--- Excerpted data ---

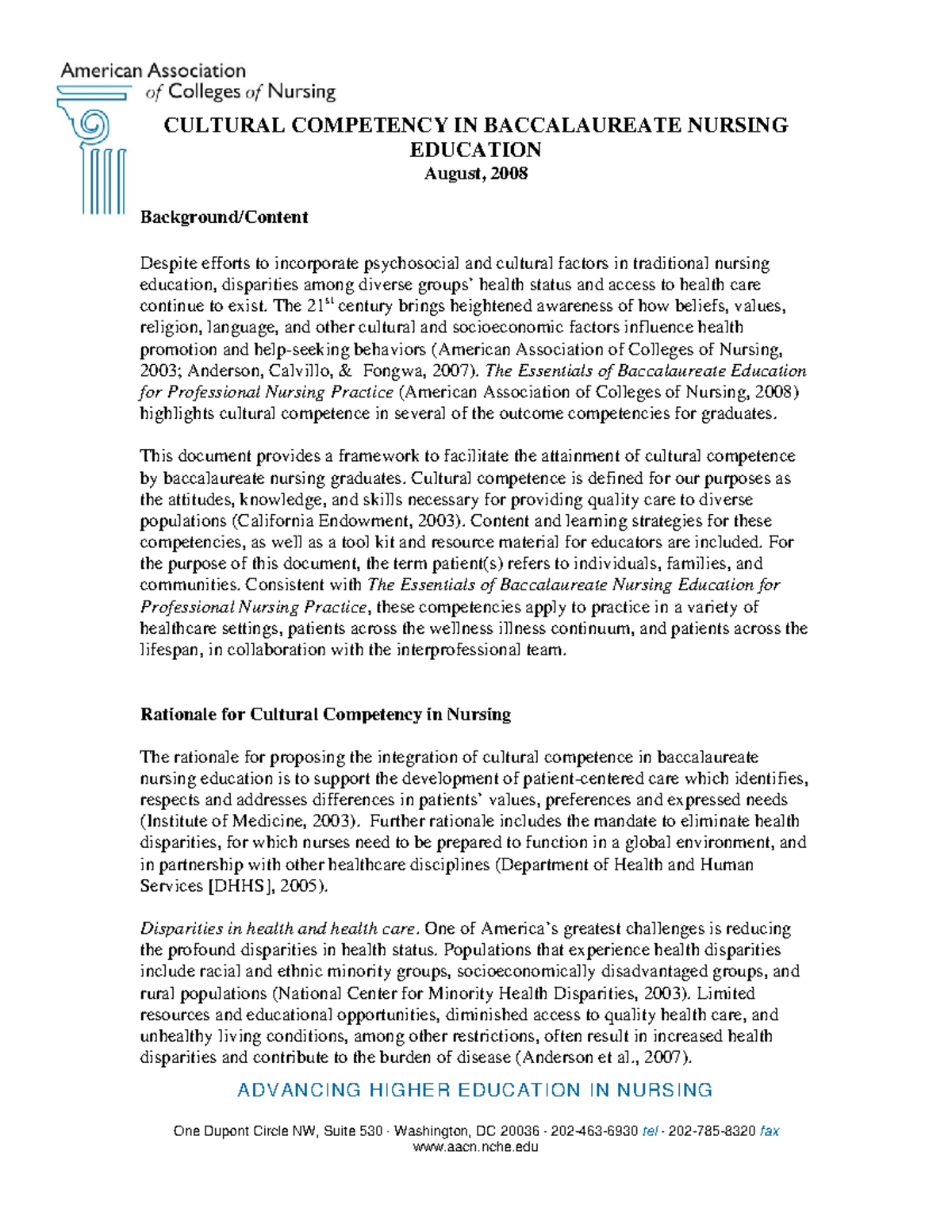 American Association of Colleges of Nursing

CULTURAL COMPETENCY IN BACCALAUREATE NURSING EDUCATION
August, 2008

Background/Content

Despite efforts to incorporate psychosocial and cultural factors in traditional nursing education, disparities among diverse groups' health status and access to health care continue to exist. The 21$^{st}$ century brings heightened awareness of how beliefs, values, religion, language, and other cultural and socioeconomic factors influence health promotion and help-seeking behaviors (American Association of Colleges of Nursing, 2003; Anderson, Calvillo, & Fongwa, 2007). The Essentials of Baccalaureate Education for Professional Nursing Practice (American Association of Colleges of Nursing, 2008) highlights cultural competence in several of the outcome competencies for graduates.

This document provides a framework to facilitate the attainment of cultural competence by baccalaureate nursing graduates. Cultural competence is defined for our purposes as the attitudes, knowledge, and skills necessary for providing quality care to diverse populations (California Endowment, 2003). Content and learning strategies for these competencies, as well as a tool kit and resource material for educators are included. For the purpose of this document, the term patient(s) refers to individuals, families, and communities. Consistent with The Essentials of Baccalaureate Nursing Education for Professional Nursing Practice, these competencies apply to practice in a variety of healthcare settings, patients across the wellness illness continuum, and patients across the lifespan, in collaboration with the interprofessional team.

Rationale for Cultural Competency in Nursing

The rationale for proposing the integration of cultural competence in baccalaureate nursing education is to support the development of patient-centered care which identifies, respects and addresses differences in patients' values, preferences and expressed needs (Institute of Medicine, 2003). Further rationale includes the mandate to eliminate health disparities, for which nurses need to be prepared to function in a global environment, and in partnership with other healthcare disciplines (Department of Health and Human Services [DHHS], 2005).

Disparities in health and health care. One of America's greatest challenges is reducing the profound disparities in health status. Populations that experience health disparities include racial and ethnic minority groups, socioeconomically disadvantaged groups, and rural populations (National Center for Minority Health Disparities, 2003). Limited resources and educational opportunities, diminished access to quality health care, and unhealthy living conditions, among other restrictions, often result in increased health disparities and contribute to the burden of disease (Anderson et al., 2007).

ADVANCING HIGHER EDUCATION IN NURSING

One Dupont Circle NW, Suite 530 · Washington, DC 20036 · 202-463-6930 tel · 202-785-8320 fax
www.aacn.nche.edu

---

- [Instructions for the task]
Each line of the records is to be reproduced exactly, and each picture dropped.

- [Response]
 American Association of Colleges of Nursing

CULTURAL COMPETENCY IN BACCALAUREATE NURSING EDUCATION
August, 2008

Background/Content

Despite efforts to incorporate psychosocial and cultural factors in traditional nursing education, disparities among diverse groups' health status and access to health care continue to exist. The 21$^{st}$ century brings heightened awareness of how beliefs, values, religion, language, and other cultural and socioeconomic factors influence health promotion and help-seeking behaviors (American Association of Colleges of Nursing, 2003; Anderson, Calvillo, & Fongwa, 2007). The Essentials of Baccalaureate Education for Professional Nursing Practice (American Association of Colleges of Nursing, 2008) highlights cultural competence in several of the outcome competencies for graduates.

This document provides a framework to facilitate the attainment of cultural competence by baccalaureate nursing graduates. Cultural competence is defined for our purposes as the attitudes, knowledge, and skills necessary for providing quality care to diverse populations (California Endowment, 2003). Content and learning strategies for these competencies, as well as a tool kit and resource material for educators are included. For the purpose of this document, the term patient(s) refers to individuals, families, and communities. Consistent with The Essentials of Baccalaureate Nursing Education for Professional Nursing Practice, these competencies apply to practice in a variety of healthcare settings, patients across the wellness illness continuum, and patients across the lifespan, in collaboration with the interprofessional team.

Rationale for Cultural Competency in Nursing

The rationale for proposing the integration of cultural competence in baccalaureate nursing education is to support the development of patient-centered care which identifies, respects and addresses differences in patients' values, preferences and expressed needs (Institute of Medicine, 2003). Further rationale includes the mandate to eliminate health disparities, for which nurses need to be prepared to function in a global environment, and in partnership with other healthcare disciplines (Department of Health and Human Services [DHHS], 2005).

Disparities in health and health care. One of America's greatest challenges is reducing the profound disparities in health status. Populations that experience health disparities include racial and ethnic minority groups, socioeconomically disadvantaged groups, and rural populations (National Center for Minority Health Disparities, 2003). Limited resources and educational opportunities, diminished access to quality health care, and unhealthy living conditions, among other restrictions, often result in increased health disparities and contribute to the burden of disease (Anderson et al., 2007).

ADVANCING HIGHER EDUCATION IN NURSING

One Dupont Circle NW, Suite 530 · Washington, DC 20036 · 202-463-6930 tel · 202-785-8320 fax
www.aacn.nche.edu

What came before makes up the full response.